Dosen Pidana UIN Syarif Hidayatullah Jakarta, Alfitra, mengatakan bila polisi salah dalam penulisan nama pada surat panggilan maka status surat panggilan tersebut adalah cacat formil, sehingga saksi tak harus memenuhi panggilan dan dapat meminta kepolisian untuk melakukan revisi surat panggilan tersebut terlebih dahulu.

 

“Kalau ada cacat formil dalam surat panggilan sebaiknya tak usah datang, repot urusannya kalau ternyata salah orang,” kata Alfitra kepada hukumonline.

 

Namun jika tak ada kesalahan dalam penulisan nama pada Surat Panggilan Polisi, bisakah terlapor menolak memenuhi panggilan? Alfitra menyebut hal itu tak bisa dilakukan.

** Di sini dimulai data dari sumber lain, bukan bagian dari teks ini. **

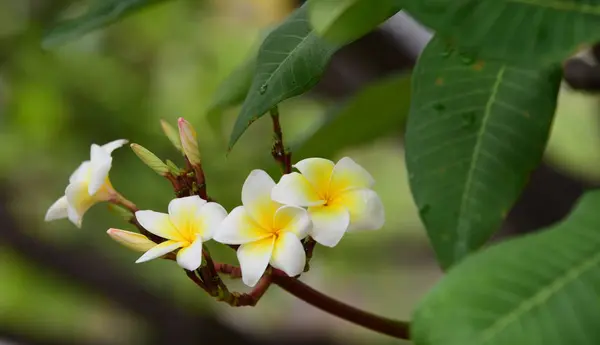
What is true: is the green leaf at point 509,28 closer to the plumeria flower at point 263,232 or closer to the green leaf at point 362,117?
the plumeria flower at point 263,232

Dalam Ketentuan Acara Pidana dan Perkap Polri No. 14 Tahun 2012 tentang Manajemen Penyidikan Tindak Pidana jelas diatur bahwa jika saksi menolak untuk bersaksi dalam panggilan pertama, maka akan dipanggil untuk kedua kalinya.

 

Selanjutnya jika saksi masih menolak hadir untuk kedua kalinya, maka untuk ketiga kalinya pihak kepolisian berhak memaksa saksi untuk menghadiri pemeriksaan.

 

KUHAP

Pasal 112:

  1. Penyidik yang melakukan pemeriksaan, dengan menyebutkan alasan pemanggilan secara jelas, berwenang memanggil tersangka dan saksi yang dianggap perlu untuk diperiksa dengan surat panggilan yang sah dengan memperhatikan tenggang waktu yang wajar antara diterimanya panggilan dan hari seorang itu diharuskan memenuhi panggilan tersebut;
  2. Orang yang dipanggil wajib datang kepada penyidik dan jika ia tidak datang, penyidik memanggil sekali lagi, dengan perintah kepada petugas untuk membawa kepadanya.
  3.  

Pasal 113:

Jika seorang tersangka atau saksi yang dipanggil memberi alasan yang patut dan wajar bahwa ia tidak dapat datang kepada penyidik yang melakukan pemeriksaan, penyidik itu datang ke tempat kediamannya.

Peraturan Kepala POLRI No. 14 Tahun 2012 tentang Manajemen Penyidikan Tindak Pidana

Pasal 27:

  1. Pemanggilan sebagaimana dimaksud dalam Pasal 26 huruf a dilakukan secara tertulis dengan menerbitkan surat panggilan atas dasar Laporan Polisi, laporan hasil penyelidikan, dan pengembangan hasil pemeriksaan yang tertuang dalam berita acara.
  2. Surat panggilan ditandatangani oleh penyidik atau atasan penyidik selaku penyidik.
  1. Dalam hal yang dipanggil tidak datang kepada penyidik tanpa alasan yang sah, penyidik membuat surat panggilan kedua.
  2. Apabila panggilan kedua tidak datang sesuai waktu yang telah ditetapkan, penyidik menerbitkan surat perintah membawa.